The Security Recommendations tab serves as a central hub for configuring various security settings in OpManager. It provides options to enhance user access control, enforce secure communication, protect sensitive data, and apply additional security measures. To access the Security Recommendations tab, navigate to Settings → General Settings -> Security Settings.

1. Secure User Access

  • Enable Two-Factor Authentication: Adds an extra layer of security by requiring users to verify their identity using an OTP in addition to their password.
  • Change default admin password: Recommended to change the default administrator password to a strong and unique one.
  • User session timeout: Automatically logs out inactive users after a defined period to prevent unauthorized access. The security score will only be displayed to admin with access to all modules.

2. Secure Communication

  • Disable HTTP in OpManager: By default, OpManager allows both HTTP and HTTPS access. To enforce secure access, users can disable HTTP and allow only HTTPS. Note that HTTPS will be enabled by default in Enterprise editions.
  • Use a Third-Party SSL certificate: Supports third-party SSL certificates for encrypting communication and securing connections.
  • Disable TLSv1 and TLSv1.1 Protocols: Ensures only modern, secure versions (TLS 1.2 and TLS 1.3) are used.
  • Disable Weak Ciphers for HTTPS Port: Disables weak cipher suites to enforce strong encryption methods.
  • Configure Mail server with SSL/TLS: Recommended to use SSL or TLS encryption for secure email communication.
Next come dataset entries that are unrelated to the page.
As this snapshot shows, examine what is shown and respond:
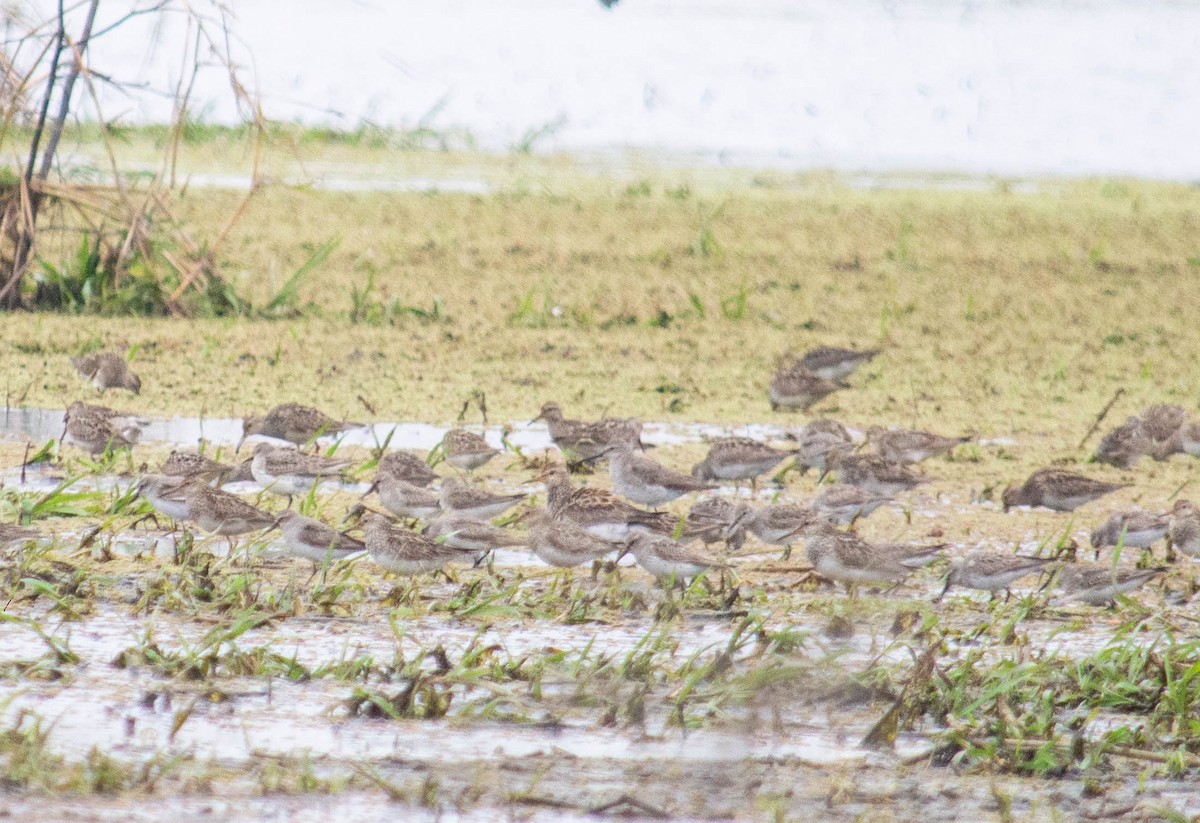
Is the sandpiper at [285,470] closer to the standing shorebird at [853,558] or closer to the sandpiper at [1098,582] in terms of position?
the standing shorebird at [853,558]

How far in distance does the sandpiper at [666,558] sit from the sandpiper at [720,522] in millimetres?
574

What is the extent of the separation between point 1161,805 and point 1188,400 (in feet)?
25.8

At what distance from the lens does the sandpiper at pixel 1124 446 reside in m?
10.1

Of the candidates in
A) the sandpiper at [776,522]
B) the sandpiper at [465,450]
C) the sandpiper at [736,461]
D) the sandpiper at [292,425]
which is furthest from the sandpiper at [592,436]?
the sandpiper at [776,522]

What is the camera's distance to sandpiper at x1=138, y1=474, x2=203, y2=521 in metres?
7.60

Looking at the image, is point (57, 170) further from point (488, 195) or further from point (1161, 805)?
point (1161, 805)

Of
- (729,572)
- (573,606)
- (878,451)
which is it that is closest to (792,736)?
(573,606)

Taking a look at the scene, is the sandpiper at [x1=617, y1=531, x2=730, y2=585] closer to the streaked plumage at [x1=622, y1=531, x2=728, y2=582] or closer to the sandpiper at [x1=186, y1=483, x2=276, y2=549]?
the streaked plumage at [x1=622, y1=531, x2=728, y2=582]

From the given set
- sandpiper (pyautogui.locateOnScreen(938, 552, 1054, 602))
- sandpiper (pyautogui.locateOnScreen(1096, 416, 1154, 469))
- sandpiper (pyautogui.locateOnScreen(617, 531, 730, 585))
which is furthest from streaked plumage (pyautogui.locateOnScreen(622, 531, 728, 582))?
sandpiper (pyautogui.locateOnScreen(1096, 416, 1154, 469))

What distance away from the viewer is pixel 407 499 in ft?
27.1

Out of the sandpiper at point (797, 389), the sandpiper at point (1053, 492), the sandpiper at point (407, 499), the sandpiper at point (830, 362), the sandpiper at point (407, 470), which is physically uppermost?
the sandpiper at point (830, 362)

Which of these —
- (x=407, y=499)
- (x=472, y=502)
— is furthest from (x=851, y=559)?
(x=407, y=499)

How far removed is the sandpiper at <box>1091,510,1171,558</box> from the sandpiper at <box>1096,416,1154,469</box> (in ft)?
6.52

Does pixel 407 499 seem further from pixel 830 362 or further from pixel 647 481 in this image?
pixel 830 362
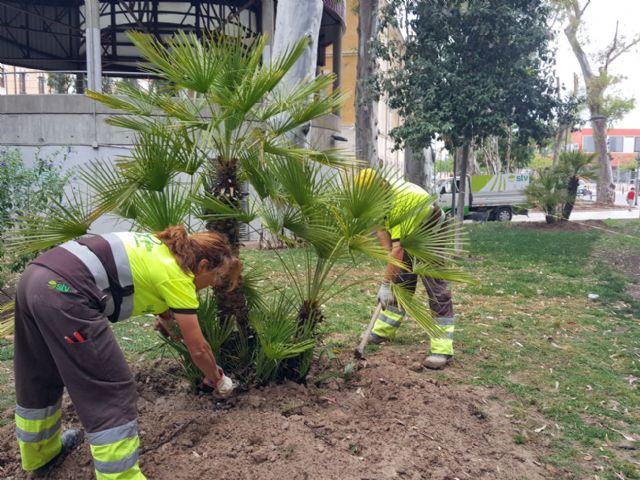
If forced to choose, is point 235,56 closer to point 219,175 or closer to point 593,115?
point 219,175

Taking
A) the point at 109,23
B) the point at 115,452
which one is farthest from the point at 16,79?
the point at 115,452

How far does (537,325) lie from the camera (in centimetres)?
660

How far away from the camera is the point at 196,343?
3.03m

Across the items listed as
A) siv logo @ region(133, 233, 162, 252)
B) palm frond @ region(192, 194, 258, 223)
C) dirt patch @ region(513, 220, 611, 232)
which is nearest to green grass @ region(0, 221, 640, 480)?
palm frond @ region(192, 194, 258, 223)

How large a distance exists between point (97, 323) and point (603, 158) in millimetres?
32844

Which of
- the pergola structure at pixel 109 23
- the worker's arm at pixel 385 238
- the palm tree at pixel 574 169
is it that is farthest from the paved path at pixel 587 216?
the worker's arm at pixel 385 238

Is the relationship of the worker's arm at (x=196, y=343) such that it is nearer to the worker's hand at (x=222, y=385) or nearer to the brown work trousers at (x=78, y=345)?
the worker's hand at (x=222, y=385)

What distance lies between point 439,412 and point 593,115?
3084 centimetres

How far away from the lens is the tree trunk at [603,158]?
98.1 feet

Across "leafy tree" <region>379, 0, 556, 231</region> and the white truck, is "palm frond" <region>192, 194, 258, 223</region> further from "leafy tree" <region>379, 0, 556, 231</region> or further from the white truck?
the white truck

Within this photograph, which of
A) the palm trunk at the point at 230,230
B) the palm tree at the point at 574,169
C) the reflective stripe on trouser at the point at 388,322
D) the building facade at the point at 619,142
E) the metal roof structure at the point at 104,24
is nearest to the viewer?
the palm trunk at the point at 230,230

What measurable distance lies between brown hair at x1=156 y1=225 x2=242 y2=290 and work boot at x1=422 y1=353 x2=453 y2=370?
229 cm

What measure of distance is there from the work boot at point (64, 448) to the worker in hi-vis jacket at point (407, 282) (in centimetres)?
219

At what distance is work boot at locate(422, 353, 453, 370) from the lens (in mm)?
4949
3. Enforce Data Protection

  • Export data protection: Ensures exported data is handled securely by enabling users to configure a password for scheduled PDF/CSV files.
  • Database backup scheduled: Enables scheduled PostgreSQL database backups to protect against data loss.
  • Secure installation directory: Ensures that OpManager is installed in the C:\Program Files directory, as determined by system environment settings. Note that this applies only to Windows installations.

4. Security Measures

  • Enable HTTP strict transport security (HSTS): Users can enable HSTS via GUI to ensure all connections use HTTPS, preventing insecure access.

  • Content Security Policy: Content Security Policy is a security feature in OpManager designed to prevent unauthorized content execution and mitigate risks such as cross-site scripting (XSS) and clickjacking attacks. CSP restricts which resources (scripts, styles, iframes, etc.) can be loaded or embedded. Apart from the other existing directives, only the following two CSP directives can be configured in OpManager:

    • frame-src: From version 12.8.248, users can control which sources can embed widgets within OpManager, preventing unauthorized content loading via the UI. For older versions, users should configure ALLOWED_FRAME_SRC_URL under the <OPMHOME>/conf/serverparameters.conf
    • frame-ancestors: Allows users to manage where OpManager's widgets or NOC views can be embedded in external applications, preventing unauthorized third-party access.

    Note: By default, the CSP header will be set. It can be disabled by updating the "ADD_CSP_HEADER false" entry under <OPMHOME>/conf/serverparameters.conf.